## start

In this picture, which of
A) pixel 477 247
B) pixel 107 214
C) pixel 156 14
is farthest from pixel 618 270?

## end
## start

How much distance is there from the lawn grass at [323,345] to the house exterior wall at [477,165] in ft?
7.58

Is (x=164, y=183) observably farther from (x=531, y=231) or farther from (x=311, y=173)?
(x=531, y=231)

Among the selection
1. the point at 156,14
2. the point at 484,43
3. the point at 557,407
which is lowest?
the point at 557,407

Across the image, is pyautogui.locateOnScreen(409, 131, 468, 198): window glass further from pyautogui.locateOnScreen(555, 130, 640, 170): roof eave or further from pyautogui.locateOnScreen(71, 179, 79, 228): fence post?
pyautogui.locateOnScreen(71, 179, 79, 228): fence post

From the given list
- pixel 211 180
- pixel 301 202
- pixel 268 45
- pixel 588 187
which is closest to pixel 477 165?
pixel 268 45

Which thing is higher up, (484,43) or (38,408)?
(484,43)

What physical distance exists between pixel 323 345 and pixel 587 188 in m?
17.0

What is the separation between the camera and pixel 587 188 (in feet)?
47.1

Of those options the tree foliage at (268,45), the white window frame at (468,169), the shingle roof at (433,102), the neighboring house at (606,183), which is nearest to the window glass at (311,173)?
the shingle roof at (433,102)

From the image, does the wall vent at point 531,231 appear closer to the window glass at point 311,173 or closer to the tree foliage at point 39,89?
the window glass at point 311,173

## end

** Given request **
From the material above, copy each line that contains the word "tree".

** The output **
Of those options the tree foliage at (268,45), the white window frame at (468,169), the shingle roof at (433,102), the neighboring house at (606,183), which is nearest to the window glass at (311,173)?
From the image, does the wall vent at point 531,231 appear closer to the window glass at point 311,173 or closer to the tree foliage at point 39,89?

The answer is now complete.